BERLIN.- The Käthe-Kollwitz-Preis 2011 (Käthe Kollwitz Prize) has been awarded jointly to Janet Cardiff and George Bures Miller. On this occasion the artist duo from Canada will be showing four works in the Akademie der Künste (Academy of Arts). The exhibition at Pariser Platz will focus on the construction and deconstruction of acoustic perception and illusionist spaces. The real occurrences in Cardiff’s and Miller’s stories only reveal themselves when people enter the space and engage their visual and tactile senses. An additional layer is revealed in the process of recalling and imagining spaces, objects and relations. As an observer-listener, the visitor is tugged back and forth between dream and trauma, horror and curiosity. What people see often fails to match with what they are hearing, or it is hard to associate a particular sound with its imagined location. One of these intriguingly narrative main works is entitled “Killing Machine” (2007), on display for the first time in Berlin. Confronted with the machine of torture in the room, the visitor experiences the maltreatment of a fictional victim as it is increased to the unbearable – an effect achieved purely through light and a complex sound composition. While the changing light conditions and the empty “treatment chair” convey the experience of inner pain, a disco ball renders the situation trivial. The narrative aspect plays out only in our minds.

Statement of the jury
Sound has belonged to the domain of the fine arts since the Futurists, since John Cage and the original developments of the radiophone, acoustic art and sound sculpture. Janet Cardiff and George Bures Miller have effectively enlarged this field within the last twenty years through intensive, independent works. Human beings have a rich perceptual experience of the visual world – and know that eyes are easy to deceive and “only” focus on the world in front of us. In contrast, ears can be aware of and perceive an entire space encircling a 360-degree radius. Cardiff and Miller demonstrate just how much a noise or a word that comes from the unseen areas behind us may frighten us. They employ these means like virtuosos, turning the individual visitor into a participant of a complex event that they have developed. Since Münster Walk, an audio tour through the city of Münster during the “Skulptur.Projekte 1997,” many art lovers have experienced this strange shift of space and even time.

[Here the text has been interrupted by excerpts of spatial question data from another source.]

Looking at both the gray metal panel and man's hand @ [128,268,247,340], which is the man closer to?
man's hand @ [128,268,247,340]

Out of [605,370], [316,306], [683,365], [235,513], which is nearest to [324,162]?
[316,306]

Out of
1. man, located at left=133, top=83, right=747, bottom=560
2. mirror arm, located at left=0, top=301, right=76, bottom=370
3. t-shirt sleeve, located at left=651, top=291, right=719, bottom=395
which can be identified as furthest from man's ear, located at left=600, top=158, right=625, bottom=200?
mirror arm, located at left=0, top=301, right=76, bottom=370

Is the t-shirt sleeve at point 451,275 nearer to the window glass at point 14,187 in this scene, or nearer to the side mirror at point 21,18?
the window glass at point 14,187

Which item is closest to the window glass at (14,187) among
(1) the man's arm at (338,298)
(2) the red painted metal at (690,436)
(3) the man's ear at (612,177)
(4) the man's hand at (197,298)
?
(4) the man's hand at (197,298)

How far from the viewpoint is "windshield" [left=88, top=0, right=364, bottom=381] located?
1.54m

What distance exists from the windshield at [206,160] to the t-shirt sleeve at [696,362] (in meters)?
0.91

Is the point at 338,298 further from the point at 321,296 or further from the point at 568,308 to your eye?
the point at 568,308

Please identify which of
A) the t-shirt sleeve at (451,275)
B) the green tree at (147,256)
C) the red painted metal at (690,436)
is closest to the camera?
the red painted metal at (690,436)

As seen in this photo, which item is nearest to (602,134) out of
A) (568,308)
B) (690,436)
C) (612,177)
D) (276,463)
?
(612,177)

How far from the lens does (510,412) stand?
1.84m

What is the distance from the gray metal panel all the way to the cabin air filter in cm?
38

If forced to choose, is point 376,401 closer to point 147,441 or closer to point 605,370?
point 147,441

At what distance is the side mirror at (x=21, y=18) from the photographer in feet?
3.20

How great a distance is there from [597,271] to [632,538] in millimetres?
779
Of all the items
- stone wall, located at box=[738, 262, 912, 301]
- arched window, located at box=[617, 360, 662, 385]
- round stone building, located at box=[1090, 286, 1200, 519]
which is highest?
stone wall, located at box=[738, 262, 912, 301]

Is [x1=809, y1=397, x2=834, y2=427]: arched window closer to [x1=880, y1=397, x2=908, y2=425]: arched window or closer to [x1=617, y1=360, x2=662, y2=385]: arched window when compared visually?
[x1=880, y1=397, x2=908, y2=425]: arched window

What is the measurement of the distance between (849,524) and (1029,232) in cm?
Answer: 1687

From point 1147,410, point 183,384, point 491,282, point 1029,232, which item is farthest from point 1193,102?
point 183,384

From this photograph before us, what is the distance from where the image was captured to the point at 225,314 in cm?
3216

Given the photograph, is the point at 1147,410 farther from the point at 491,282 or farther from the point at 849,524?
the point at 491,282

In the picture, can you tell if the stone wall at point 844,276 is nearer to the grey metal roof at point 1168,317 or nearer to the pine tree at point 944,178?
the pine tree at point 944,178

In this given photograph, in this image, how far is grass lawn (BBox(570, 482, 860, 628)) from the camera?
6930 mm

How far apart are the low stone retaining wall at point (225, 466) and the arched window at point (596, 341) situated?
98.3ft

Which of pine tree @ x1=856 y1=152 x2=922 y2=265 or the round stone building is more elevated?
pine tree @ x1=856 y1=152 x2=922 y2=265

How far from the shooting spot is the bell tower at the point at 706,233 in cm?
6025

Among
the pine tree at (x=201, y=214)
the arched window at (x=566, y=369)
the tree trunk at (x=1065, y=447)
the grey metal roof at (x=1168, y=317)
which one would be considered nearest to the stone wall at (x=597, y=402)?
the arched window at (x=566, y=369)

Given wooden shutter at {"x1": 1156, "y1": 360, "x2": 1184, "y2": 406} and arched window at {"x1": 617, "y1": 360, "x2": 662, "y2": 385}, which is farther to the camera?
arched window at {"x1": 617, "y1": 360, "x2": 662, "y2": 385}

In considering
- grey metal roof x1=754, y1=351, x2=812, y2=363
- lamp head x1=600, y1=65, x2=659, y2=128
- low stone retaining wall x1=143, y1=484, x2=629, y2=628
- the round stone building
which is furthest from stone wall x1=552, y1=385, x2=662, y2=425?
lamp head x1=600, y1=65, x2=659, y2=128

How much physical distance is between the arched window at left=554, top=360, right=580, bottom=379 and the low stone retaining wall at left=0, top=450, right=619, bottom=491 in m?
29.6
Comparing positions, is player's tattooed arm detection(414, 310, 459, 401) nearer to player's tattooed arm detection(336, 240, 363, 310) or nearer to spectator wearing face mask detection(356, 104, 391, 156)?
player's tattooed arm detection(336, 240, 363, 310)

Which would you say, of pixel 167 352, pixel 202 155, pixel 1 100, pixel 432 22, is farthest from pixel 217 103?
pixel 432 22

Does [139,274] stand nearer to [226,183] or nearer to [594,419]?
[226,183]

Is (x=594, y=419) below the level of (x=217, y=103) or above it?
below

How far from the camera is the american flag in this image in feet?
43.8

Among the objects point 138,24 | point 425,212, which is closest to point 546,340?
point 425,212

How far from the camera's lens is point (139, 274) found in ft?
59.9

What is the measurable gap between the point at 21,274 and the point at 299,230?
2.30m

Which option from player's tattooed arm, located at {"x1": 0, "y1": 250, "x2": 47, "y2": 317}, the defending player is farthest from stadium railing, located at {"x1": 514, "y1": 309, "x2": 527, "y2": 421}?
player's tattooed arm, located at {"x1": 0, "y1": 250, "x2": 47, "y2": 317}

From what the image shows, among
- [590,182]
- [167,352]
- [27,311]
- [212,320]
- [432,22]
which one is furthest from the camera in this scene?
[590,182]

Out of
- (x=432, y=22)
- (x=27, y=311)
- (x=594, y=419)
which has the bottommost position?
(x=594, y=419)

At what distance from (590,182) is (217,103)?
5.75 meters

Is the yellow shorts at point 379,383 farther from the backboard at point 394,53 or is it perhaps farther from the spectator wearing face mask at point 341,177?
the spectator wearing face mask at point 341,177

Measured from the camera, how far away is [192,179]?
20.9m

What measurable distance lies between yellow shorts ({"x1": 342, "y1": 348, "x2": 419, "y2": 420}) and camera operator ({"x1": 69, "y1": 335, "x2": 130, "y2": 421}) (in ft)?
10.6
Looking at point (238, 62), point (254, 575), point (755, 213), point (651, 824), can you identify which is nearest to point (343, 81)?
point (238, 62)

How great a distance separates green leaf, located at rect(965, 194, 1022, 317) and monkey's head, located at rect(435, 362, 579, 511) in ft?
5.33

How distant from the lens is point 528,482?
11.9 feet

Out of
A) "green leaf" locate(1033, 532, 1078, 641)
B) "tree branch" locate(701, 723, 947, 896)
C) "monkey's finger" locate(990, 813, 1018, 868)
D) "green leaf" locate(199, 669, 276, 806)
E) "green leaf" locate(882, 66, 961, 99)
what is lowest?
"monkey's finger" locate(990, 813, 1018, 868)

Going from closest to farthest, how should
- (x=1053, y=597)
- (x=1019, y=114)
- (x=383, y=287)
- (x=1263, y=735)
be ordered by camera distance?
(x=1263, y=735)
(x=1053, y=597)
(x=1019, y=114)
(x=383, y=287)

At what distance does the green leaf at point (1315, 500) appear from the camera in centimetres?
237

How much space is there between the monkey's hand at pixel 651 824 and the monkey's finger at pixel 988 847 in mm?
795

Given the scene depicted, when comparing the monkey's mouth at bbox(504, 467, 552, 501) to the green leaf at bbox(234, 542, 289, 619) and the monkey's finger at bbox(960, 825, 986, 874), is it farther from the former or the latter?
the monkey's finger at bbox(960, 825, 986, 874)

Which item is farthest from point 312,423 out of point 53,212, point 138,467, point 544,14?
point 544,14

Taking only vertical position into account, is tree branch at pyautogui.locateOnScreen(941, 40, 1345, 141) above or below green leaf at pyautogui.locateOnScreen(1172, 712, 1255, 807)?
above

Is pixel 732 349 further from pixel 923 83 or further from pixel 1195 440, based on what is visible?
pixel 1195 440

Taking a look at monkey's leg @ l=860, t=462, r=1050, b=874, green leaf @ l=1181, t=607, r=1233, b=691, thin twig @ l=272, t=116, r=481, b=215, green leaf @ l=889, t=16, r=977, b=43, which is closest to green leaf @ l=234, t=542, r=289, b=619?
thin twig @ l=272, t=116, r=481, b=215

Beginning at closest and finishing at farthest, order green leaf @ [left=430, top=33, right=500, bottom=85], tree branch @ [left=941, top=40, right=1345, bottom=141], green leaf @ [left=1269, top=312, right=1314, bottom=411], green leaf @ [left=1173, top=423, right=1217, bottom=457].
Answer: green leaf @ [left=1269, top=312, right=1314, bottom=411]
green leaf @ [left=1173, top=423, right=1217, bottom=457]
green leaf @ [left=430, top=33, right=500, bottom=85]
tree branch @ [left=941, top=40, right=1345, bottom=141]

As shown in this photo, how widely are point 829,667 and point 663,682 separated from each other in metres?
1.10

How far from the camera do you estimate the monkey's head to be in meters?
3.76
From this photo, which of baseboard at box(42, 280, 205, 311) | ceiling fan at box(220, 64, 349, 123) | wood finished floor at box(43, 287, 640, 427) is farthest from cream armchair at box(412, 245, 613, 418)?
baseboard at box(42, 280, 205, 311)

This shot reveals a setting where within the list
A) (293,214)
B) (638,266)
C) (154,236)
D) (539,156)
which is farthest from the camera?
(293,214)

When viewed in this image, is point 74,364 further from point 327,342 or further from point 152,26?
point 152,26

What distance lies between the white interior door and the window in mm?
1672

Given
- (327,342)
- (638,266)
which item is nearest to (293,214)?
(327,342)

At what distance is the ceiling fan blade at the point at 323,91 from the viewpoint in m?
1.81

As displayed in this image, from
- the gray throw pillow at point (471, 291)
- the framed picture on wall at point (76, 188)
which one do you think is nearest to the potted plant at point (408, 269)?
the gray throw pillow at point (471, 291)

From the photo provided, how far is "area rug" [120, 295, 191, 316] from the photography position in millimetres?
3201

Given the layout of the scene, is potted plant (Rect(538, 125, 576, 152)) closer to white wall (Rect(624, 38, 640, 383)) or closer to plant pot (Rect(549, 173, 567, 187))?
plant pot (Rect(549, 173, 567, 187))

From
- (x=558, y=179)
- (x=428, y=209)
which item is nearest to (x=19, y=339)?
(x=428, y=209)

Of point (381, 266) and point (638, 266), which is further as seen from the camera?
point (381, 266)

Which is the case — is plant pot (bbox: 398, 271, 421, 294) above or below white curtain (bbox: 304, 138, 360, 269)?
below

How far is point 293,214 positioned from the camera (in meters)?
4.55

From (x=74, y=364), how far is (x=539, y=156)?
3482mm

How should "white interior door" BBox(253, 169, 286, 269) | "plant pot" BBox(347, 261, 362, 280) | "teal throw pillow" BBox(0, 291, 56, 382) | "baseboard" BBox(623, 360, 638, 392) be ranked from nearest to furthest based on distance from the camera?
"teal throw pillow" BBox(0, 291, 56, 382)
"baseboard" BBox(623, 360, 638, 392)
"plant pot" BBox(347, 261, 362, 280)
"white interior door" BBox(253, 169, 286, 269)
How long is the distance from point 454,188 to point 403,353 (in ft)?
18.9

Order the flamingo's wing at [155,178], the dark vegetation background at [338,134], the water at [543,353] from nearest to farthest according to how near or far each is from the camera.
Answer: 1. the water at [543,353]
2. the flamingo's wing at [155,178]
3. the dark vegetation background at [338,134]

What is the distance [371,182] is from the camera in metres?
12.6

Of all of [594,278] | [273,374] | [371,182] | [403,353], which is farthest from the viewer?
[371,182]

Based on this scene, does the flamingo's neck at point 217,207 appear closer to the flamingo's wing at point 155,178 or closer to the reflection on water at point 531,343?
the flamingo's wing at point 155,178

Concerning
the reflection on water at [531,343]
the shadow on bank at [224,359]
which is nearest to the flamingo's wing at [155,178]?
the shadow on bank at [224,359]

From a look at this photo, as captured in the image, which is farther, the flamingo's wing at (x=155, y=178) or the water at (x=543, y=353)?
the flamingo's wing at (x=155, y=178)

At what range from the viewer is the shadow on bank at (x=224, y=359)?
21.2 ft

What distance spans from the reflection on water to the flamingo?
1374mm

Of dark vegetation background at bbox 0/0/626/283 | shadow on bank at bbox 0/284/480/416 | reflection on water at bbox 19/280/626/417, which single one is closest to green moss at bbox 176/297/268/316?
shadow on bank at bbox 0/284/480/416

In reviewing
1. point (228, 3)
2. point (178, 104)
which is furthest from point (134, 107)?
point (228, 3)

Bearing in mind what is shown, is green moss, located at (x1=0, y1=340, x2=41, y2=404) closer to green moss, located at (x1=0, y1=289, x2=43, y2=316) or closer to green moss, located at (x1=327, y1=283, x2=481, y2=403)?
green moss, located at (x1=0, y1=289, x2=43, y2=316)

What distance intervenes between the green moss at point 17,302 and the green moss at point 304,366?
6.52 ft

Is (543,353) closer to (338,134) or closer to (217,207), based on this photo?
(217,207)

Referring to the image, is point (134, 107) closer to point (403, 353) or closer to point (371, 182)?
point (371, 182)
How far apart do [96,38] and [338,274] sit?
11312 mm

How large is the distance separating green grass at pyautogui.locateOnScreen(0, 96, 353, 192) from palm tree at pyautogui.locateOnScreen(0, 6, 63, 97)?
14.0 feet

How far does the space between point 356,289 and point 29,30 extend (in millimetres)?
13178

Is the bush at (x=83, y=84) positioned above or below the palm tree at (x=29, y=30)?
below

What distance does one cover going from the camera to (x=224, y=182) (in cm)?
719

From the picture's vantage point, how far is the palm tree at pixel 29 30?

Four years later, Cardiff/Miller convinced us again with their “The Paradise Institute” in the Canadian Pavilion at the Venice Biennale. After putting on the large headphones, you no longer felt as if you were in the small video chamber, but in a giant movie theater with the corresponding sounds and reverberations. The fact that other people even sit behind us conjured up fears, as did the thoughts that could trigger our darker realms: Feelings of anxiety, memories of something beautiful, but also the banal, “Did I really turn off the stove at home?” – Cardiff and Miller were not afraid of having to make “big cinema.”

They similarly like to investigate primal fears and intense feelings, incorporating them into their works. This is not to impress us, however, but instead to almost disconnect the boundaries of perception and fiction, of reality and presentation. Comparable to Baroque trompe l’oeil painting or the fascination with anamorphic effects, which first become recognizable in cylindrical mirrors, Cardiff and Miller develop increasingly more artistic, more spatially perfect sound forms for their narrative sound impressions. Concentration and deceleration were realized in the sound sculpture “The Murder of Crows”, in 2009 at the Hamburger Bahnhof Museum in Berlin, combined with an intense, almost physical experience. The sound event, the voices orbiting the listener, but also the nightmares that were unleashed, engaged the participant quite differently than what occurs in the rows of a concert hall. At the same time, there are works by the two artists that express playfulness and the joys of technical detail. They make us curious about their other works, which is wonderful confirmation that the jury of the Akademie der Künste has chosen the correct winners for the art prize called the Käthe-Kollwitz-Preis.